Source data:
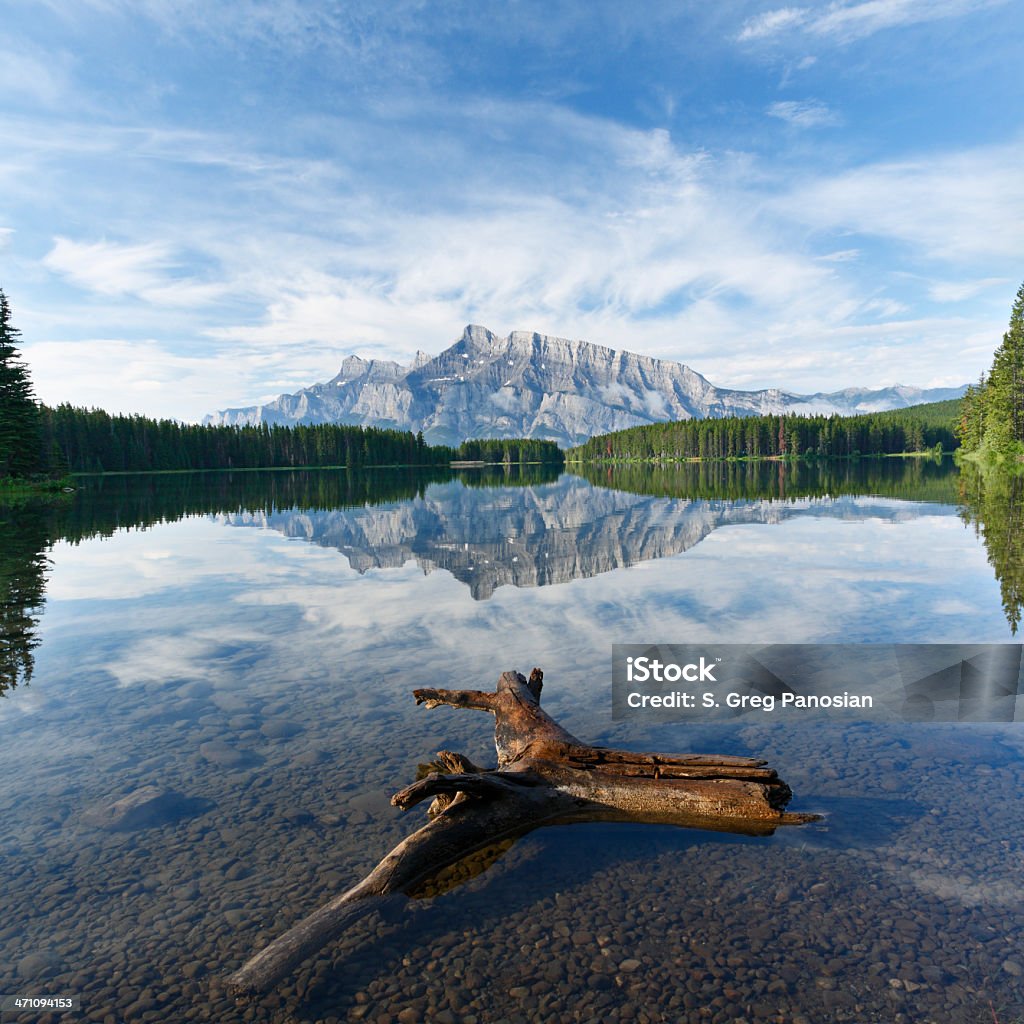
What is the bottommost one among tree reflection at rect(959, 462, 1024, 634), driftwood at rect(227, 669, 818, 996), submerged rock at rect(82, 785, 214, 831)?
submerged rock at rect(82, 785, 214, 831)

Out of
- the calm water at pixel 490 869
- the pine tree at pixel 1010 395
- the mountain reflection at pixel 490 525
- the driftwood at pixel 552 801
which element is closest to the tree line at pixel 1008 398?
the pine tree at pixel 1010 395

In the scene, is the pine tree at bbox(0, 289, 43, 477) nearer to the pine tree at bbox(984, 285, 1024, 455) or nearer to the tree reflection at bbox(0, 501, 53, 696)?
the tree reflection at bbox(0, 501, 53, 696)

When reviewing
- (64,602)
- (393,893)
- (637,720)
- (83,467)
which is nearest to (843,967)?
(393,893)

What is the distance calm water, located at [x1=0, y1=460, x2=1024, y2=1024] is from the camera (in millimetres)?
6766

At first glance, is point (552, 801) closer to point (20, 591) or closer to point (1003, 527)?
point (20, 591)

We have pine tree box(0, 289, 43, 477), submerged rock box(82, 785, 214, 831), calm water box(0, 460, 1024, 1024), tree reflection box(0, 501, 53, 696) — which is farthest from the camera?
pine tree box(0, 289, 43, 477)

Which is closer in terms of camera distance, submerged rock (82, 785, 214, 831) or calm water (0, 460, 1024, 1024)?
calm water (0, 460, 1024, 1024)

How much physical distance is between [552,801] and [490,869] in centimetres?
147

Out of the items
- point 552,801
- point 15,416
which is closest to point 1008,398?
point 552,801

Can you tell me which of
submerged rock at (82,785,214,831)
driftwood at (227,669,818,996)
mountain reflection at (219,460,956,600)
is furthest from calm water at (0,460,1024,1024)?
mountain reflection at (219,460,956,600)

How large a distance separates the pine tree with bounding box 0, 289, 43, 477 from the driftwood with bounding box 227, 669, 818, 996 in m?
93.8

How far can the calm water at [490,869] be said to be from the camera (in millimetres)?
6766

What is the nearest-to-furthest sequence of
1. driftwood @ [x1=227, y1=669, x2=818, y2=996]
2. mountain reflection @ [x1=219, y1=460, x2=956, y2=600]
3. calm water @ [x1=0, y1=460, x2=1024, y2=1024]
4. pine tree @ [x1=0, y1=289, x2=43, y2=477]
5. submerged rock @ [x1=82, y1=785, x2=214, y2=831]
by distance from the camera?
calm water @ [x1=0, y1=460, x2=1024, y2=1024], driftwood @ [x1=227, y1=669, x2=818, y2=996], submerged rock @ [x1=82, y1=785, x2=214, y2=831], mountain reflection @ [x1=219, y1=460, x2=956, y2=600], pine tree @ [x1=0, y1=289, x2=43, y2=477]

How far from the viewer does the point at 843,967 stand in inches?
272
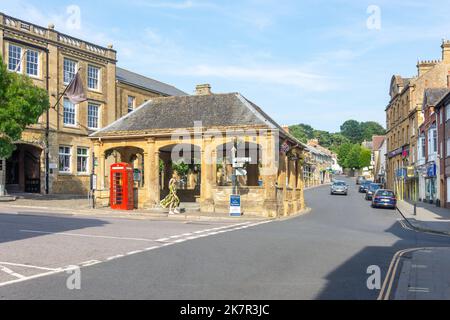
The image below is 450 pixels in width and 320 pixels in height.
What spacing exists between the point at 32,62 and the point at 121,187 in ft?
51.1

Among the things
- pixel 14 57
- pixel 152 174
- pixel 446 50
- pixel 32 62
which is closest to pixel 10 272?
pixel 152 174

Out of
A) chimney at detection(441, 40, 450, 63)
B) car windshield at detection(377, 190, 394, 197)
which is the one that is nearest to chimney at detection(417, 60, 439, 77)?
chimney at detection(441, 40, 450, 63)

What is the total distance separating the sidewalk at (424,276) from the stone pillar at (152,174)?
697 inches

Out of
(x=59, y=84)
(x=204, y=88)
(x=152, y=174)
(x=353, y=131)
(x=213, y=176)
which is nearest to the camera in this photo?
(x=213, y=176)

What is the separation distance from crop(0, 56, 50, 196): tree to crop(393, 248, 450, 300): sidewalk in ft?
76.6

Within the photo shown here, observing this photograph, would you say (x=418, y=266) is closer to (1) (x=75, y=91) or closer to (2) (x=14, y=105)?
(2) (x=14, y=105)

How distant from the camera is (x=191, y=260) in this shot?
11.0 metres

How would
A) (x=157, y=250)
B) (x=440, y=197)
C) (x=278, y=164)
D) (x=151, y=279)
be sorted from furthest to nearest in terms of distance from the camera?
(x=440, y=197)
(x=278, y=164)
(x=157, y=250)
(x=151, y=279)

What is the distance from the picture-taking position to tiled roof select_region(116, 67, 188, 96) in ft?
162

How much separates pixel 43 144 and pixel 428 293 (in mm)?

- **Given task**: Reproduce every one of the entries above word for word, leaving out the pictures.

- **Response to this task**:
What is the bottommost one among tree reflection at rect(959, 462, 1024, 634), driftwood at rect(227, 669, 818, 996), submerged rock at rect(82, 785, 214, 831)?
submerged rock at rect(82, 785, 214, 831)

Out of
- the calm water at pixel 490 869
- the pine tree at pixel 1010 395
- the mountain reflection at pixel 490 525
- the driftwood at pixel 552 801
which element is closest to the tree line at pixel 1008 398?
the pine tree at pixel 1010 395

In the scene, is the pine tree at bbox(0, 289, 43, 477) nearer to the pine tree at bbox(984, 285, 1024, 455) or nearer to the tree reflection at bbox(0, 501, 53, 696)?
the tree reflection at bbox(0, 501, 53, 696)

When reviewing
- (64,602)
- (393,893)
- (637,720)
- (83,467)
which is nearest to (843,967)?
(393,893)

What is the distance calm water, located at [x1=0, y1=460, x2=1024, y2=1024] is from the camera (in millimetres)?
6766

At first glance, is point (552, 801) closer to point (20, 591) or closer to point (1003, 527)?
point (20, 591)

We have pine tree box(0, 289, 43, 477), submerged rock box(82, 785, 214, 831), calm water box(0, 460, 1024, 1024), tree reflection box(0, 501, 53, 696) — which is farthest from the camera?
pine tree box(0, 289, 43, 477)

Which is closer in terms of camera distance, submerged rock (82, 785, 214, 831) or calm water (0, 460, 1024, 1024)?
calm water (0, 460, 1024, 1024)

How much physical distance is between [552,801] and [490,869] in centimetres?
147

Out of the items
- point 552,801
- point 15,416
which is closest to point 1008,398?
point 552,801

Can you tell me which of
submerged rock at (82,785,214,831)
driftwood at (227,669,818,996)
mountain reflection at (219,460,956,600)
is furthest from calm water at (0,460,1024,1024)?
mountain reflection at (219,460,956,600)

How large a distance separates the pine tree with bounding box 0, 289, 43, 477 from the driftwood with bounding box 227, 669, 818, 996 in m?
93.8

How far can the calm water at [490,869] be said to be from the camera (in millimetres)?
6766

What is the nearest-to-furthest sequence of
1. driftwood @ [x1=227, y1=669, x2=818, y2=996]
2. mountain reflection @ [x1=219, y1=460, x2=956, y2=600]
3. calm water @ [x1=0, y1=460, x2=1024, y2=1024]
4. pine tree @ [x1=0, y1=289, x2=43, y2=477]
5. submerged rock @ [x1=82, y1=785, x2=214, y2=831]
by distance from the camera?
calm water @ [x1=0, y1=460, x2=1024, y2=1024], driftwood @ [x1=227, y1=669, x2=818, y2=996], submerged rock @ [x1=82, y1=785, x2=214, y2=831], mountain reflection @ [x1=219, y1=460, x2=956, y2=600], pine tree @ [x1=0, y1=289, x2=43, y2=477]

How far from the viewer does the point at 843,967 stand in inches?
272
The image below is 450 pixels in width and 320 pixels in height.
What spacing exists between the point at 32,62 and the point at 121,187 in ft?
51.1

Among the things
- pixel 14 57
- pixel 152 174
- pixel 446 50
- pixel 32 62
which is closest to pixel 10 272?
pixel 152 174

Out of
A) chimney at detection(441, 40, 450, 63)
B) car windshield at detection(377, 190, 394, 197)
which is the one that is nearest to chimney at detection(417, 60, 439, 77)?
chimney at detection(441, 40, 450, 63)

What is the total distance separating the sidewalk at (424,276) from the stone pillar at (152,174)?
697 inches

Out of
(x=59, y=84)
(x=204, y=88)
(x=152, y=174)
(x=353, y=131)
(x=213, y=176)
which is nearest to the camera in this photo?
(x=213, y=176)

What is the separation distance from crop(0, 56, 50, 196): tree to crop(393, 248, 450, 300): sidewalk in ft?
76.6

Within the photo shown here, observing this photograph, would you say (x=418, y=266) is closer to (1) (x=75, y=91) or closer to (2) (x=14, y=105)?
(2) (x=14, y=105)

How distant from the camera is (x=191, y=260) in this shot?
11.0 metres

How would
A) (x=157, y=250)
B) (x=440, y=197)
C) (x=278, y=164)
D) (x=151, y=279)
be sorted from furthest to nearest in terms of distance from the camera?
(x=440, y=197)
(x=278, y=164)
(x=157, y=250)
(x=151, y=279)

What is the distance from the picture-taking position to tiled roof select_region(116, 67, 188, 96) in ft?
162

How much separates pixel 43 144 and pixel 428 293 (in mm)?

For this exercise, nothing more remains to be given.